The price promise goes one step beyond action taken by a number of other large pharmaceutical companies that have undertaken to keep 2017 price increases below 10 percent.

Drugmakers are under fire worldwide over prices as a wave of new treatments for cancer and other serious conditions reach the market, some costing tens or hundreds of thousands of dollars per patient.

The row is particularly fierce in the United States, where prices are higher than in Europe and where there have been highly publicised increases in some older products, such as Mylan's (>> Mylan NV) EpiPen for allergic reactions.

The complex U.S. supply chain has led to a blame game between drugmakers, health insurers and intermediaries known as pharmacy benefit managers.

"This complexity is undermining the reputation of an entire industry whose purpose is to make a positive change in patients’ lives," Sanofi Chief Executive Olivier Brandicourt said.

Sanofi will take as its pricing benchmark the national health expenditures (NHE) growth projection, which is calculated by the Department of Health and Human Services and covers spending by all U.S. payers, including individuals.

"By limiting our price increases to the NHE growth projection, we ensure that Sanofi is not contributing to further medical inflation," Brandicourt said.

This would cap price increases for any product to 5.4 percent in 2017, but Sanofi said there might be times when there was a "sound reason" for a higher increase, in which case it promised to demonstrate publicly the rationale for such a rise.

Sanofi said it would disclose the gross and net prices for its medicines in future, adding that in 2016 its average aggregate list prices increased by 4.0 percent but net prices fell by 2.1 percent.

Other companies, including Merck & Co (>> Merck & Co., Inc.) and Johnson & Johnson (>> Johnson & Johnson), have also released gross and net prices.
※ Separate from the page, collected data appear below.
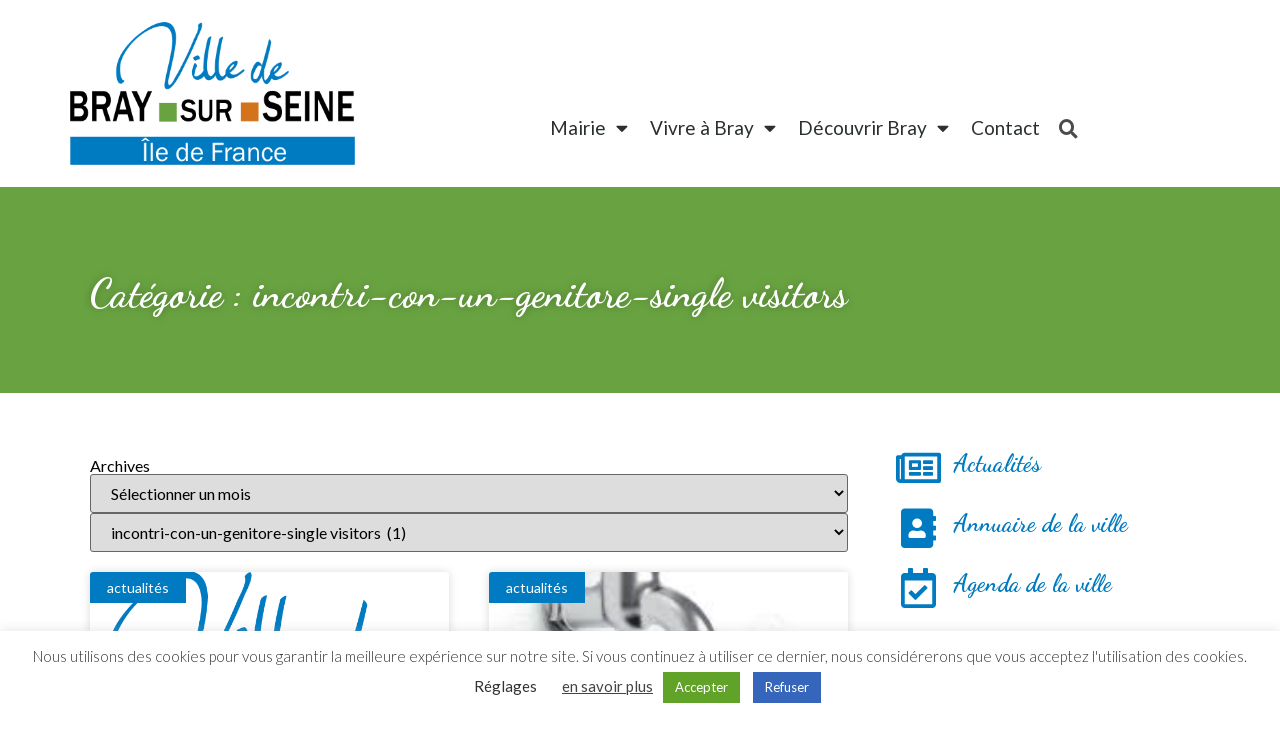

--- FILE ---
content_type: text/css
request_url: https://www.bray-sur-seine.fr/wp-content/uploads/elementor/css/post-9094.css?ver=1663078081
body_size: 279
content:
.elementor-9094 .elementor-element.elementor-element-58151b0c > .elementor-container > .elementor-row > .elementor-column > .elementor-column-wrap > .elementor-widget-wrap{align-content:flex-end;align-items:flex-end;}.elementor-9094 .elementor-element.elementor-element-58151b0c .elementor-repeater-item-82a337f.jet-parallax-section__layout .jet-parallax-section__image{background-size:auto;}.elementor-9094 .elementor-element.elementor-element-78a8e21 .elementor-icon-wrapper{text-align:center;}.elementor-9094 .elementor-element.elementor-element-78a8e21 .elementor-icon i, .elementor-9094 .elementor-element.elementor-element-78a8e21 .elementor-icon svg{transform:rotate(0deg);}#elementor-popup-modal-9094 .dialog-message{width:65px;height:auto;}#elementor-popup-modal-9094{justify-content:flex-end;align-items:center;pointer-events:all;background-color:rgba(0,0,0,0);}#elementor-popup-modal-9094 .dialog-widget-content{animation-duration:1.2s;box-shadow:2px 8px 23px 3px rgba(0,0,0,0.2);margin:0px 0px 0px -15px;}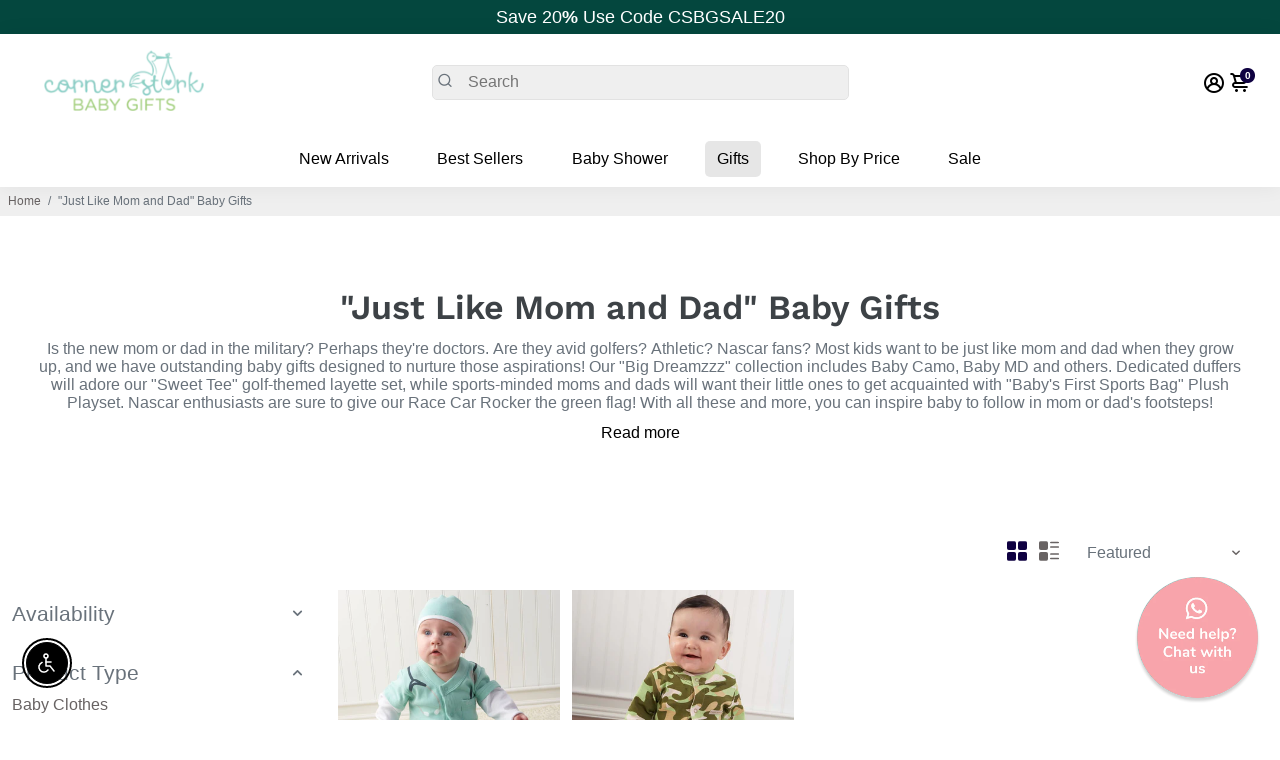

--- FILE ---
content_type: text/css
request_url: https://www.cornerstorkbabygifts.com/cdn/shop/t/58/assets/w3-custom-styles.css?v=24387596731872968561640201899
body_size: 41
content:
.options-hidden{display:none}.w3Flex{display:flex}.w3Flex .product-options-field-name,.w3Flex .textbox-name-wrap{width:20%;padding-right:5px}.w3Flex .textbox-name-wrap .product-options-field-name,.w3Flex .product-options-textarea{width:100%}.w3Flex .product-options-dropdown-wrapper,.w3Flex .product-options-dropdown-wrapper select,.w3Flex input[type=text]{width:100%;height:40px}.w3Flex input[type=text],.w3Flex .product-options-textarea{padding:5px;border:1px solid #d4d4d4;border-radius:2px}@media only screen and (max-width: 600px){.w3Flex .product-options-field-name,.w3Flex .textbox-name-wrap{width:25%;padding-right:5px}}.image-picker-item{pointer-events:none;width:250px!important}.fields-shown{text-align:center}.w3-title{text-align:center;font-family:Nunito,sans-serif;font-weight:700}.custom-field__ships-by2,.custom-field__ships-by{padding-bottom:8px}.swatch-title{display:none}.swatch>.swatch-title:first-of-type{display:block}.eachprice{text-align:center;font-weight:400;font-size:14px;color:#db0962}.w3-options-add-to-cart{font-style:normal;font-weight:700;font-size:16px!important;text-transform:uppercase;text-align:center;font-family:Gotham SSm A,Gotham SSm B!important}.aspentool_main{width:100%;max-height:1400px;padding:0 15px}.accessories-item input[type=checkbox]{-webkit-appearance:checkbox!important;appearance:checkbox!important;background:none!important;right:0!important}ul.breadcrumb{padding:10px 16px;list-style:none}ul.breadcrumb li{display:inline;font-size:12px}ul.breadcrumb li+li:before{padding:8px;content:"/\a0"}ul.breadcrumb li a{text-decoration:none}ul.breadcrumb li a:hover{color:var(--color-text-focus);text-decoration:underline}.breadcrumb a,.breadcrumb span{display:inline-block;padding:0;margin-right:0}.custom-field__outofstock{border:2px solid #4e4e4e;padding:15px;margin:10px 10px 20px 0;border-radius:25px;max-width:700px;text-align:center}.product-options-errors{background-color:#fff!important;color:red!important;padding:0!important;margin-top:-10px;font-size:20px!important}.custom-field__ships-by{font-size:smaller}.product-card{text-align:center}.product-card .price{align-self:center;text-align:center}.h4{font-weight:700}.product-single__description ul{margin-left:15px!important}.product-single__description ul li{list-style:disc!important}#addToCartCopy{text-transform:uppercase}#confirm-preorder{border-radius:0%!important;border:black;border-style:solid}.pricing-info-product{display:none}.gallery__thumbnails{max-height:calc((135px + .25rem)*5)}.custom-field__outofstock,.line-item-property__field{border:2px solid #4e4e4e;padding:15px;margin:10px 10px 10px 0;border-radius:25px;text-align:center;width:80%}
/*# sourceMappingURL=/cdn/shop/t/58/assets/w3-custom-styles.css.map?v=24387596731872968561640201899 */


--- FILE ---
content_type: text/javascript
request_url: https://www.cornerstorkbabygifts.com/cdn/shop/t/58/assets/boost-pfs-integration.js?v=14982364721956896261629987194
body_size: -363
content:
var boostPFSIntegrationTemplate = {
  compileTemplate: {
    reviews: "var ssw_count_rate = 0;var ssw_avg_rate = 0;var sswReviewsHtml = '';if (Utils.getProductMetafield(data, 'ssw', 'review') !== null) {   var ssw_rate_data = Utils.getProductMetafield(data, 'ssw', 'review');  ssw_rate_data = JSON.parse(ssw_rate_data);  ssw_count_rate = ssw_rate_data['count'];  ssw_avg_rate = ssw_rate_data['avg'];}sswReviewsHtml += '<div class=\"ssw-widget-avg-rate-listing ssw-stars ssw-stars-large '; if (ssw_count_rate == 0) {  sswReviewsHtml += 'ssw-hide';} sswReviewsHtml += '\">'; var ssw_j = Math.floor(ssw_avg_rate); for (var i = 1; i <= ssw_j; i++) {   sswReviewsHtml += '<i class=\"ssw-icon-star\"></i>';} var ssw_rate_last_star = 5 - ssw_avg_rate; var ssw_y = Math.floor(ssw_rate_last_star); var ssw_x = ssw_avg_rate - ssw_j; if (ssw_x > 0.74) {   sswReviewsHtml += '<i class=\"ssw-icon-star\"></i>'; } else {   if (ssw_x > 0.24) {     sswReviewsHtml += '<i class=\"ssw-icon-star-half-alt\"></i>';  } else {     if (ssw_x > 0) {       ssw_y = ssw_y + 1;    }  }}for (var j = 0; j < ssw_y; j++) {  sswReviewsHtml += '<i class=\"ssw-icon-star-empty\"></i>';}sswReviewsHtml += '<span class=\"ssw-review-count\">(' + ssw_count_rate + ')</span>'; sswReviewsHtml += '</div>'; itemHtml = itemHtml.replace(/{{itemReviews}}/g, sswReviewsHtml);"
  },
  call3rdFunction: {
    reviews: ''
  }
};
But the picture is particularly stark for Sanofi, which is being hit hard by competition in its core diabetes treatment business.

The competition is driving down its prices, notably for its long-lasting insulin Lantus.

Responding to criticism about high drug prices, other firms such as AbbVie (>> AbbVie Inc), Allergan (>> Allergan, Inc.), Novo Nordisk (>> Novo Nordisk A/S) and Takeda Pharmaceutical (>> Takeda Pharmaceutical Co Ltd) have promised to keep all drug price increases in 2017 in single digits.

Sanofi believes pegging prices to an independent measure like the NHE is more objective and less arbitrary than such a single-digit promise.

The NHE is currently projected to increase by an average 5.6 percent annually between now and 2025. NHE inflation has generally hovered around the mid-single digits level, with the increase hitting a historic low of 2.9 percent in 2013.

In the past, Sanofi has received mixed reviews for its drug pricing.

The company surprised many investors in March when it set a lower-than-expected price for its new injectable eczema drug Dupixent, developed with long-time partner Regeneron Pharmaceuticals (>> Regeneron Pharmaceuticals Inc).

But it has been accused by a group of patients of colluding with rivals over diabetes drug prices going back several years. Sanofi denies the charge.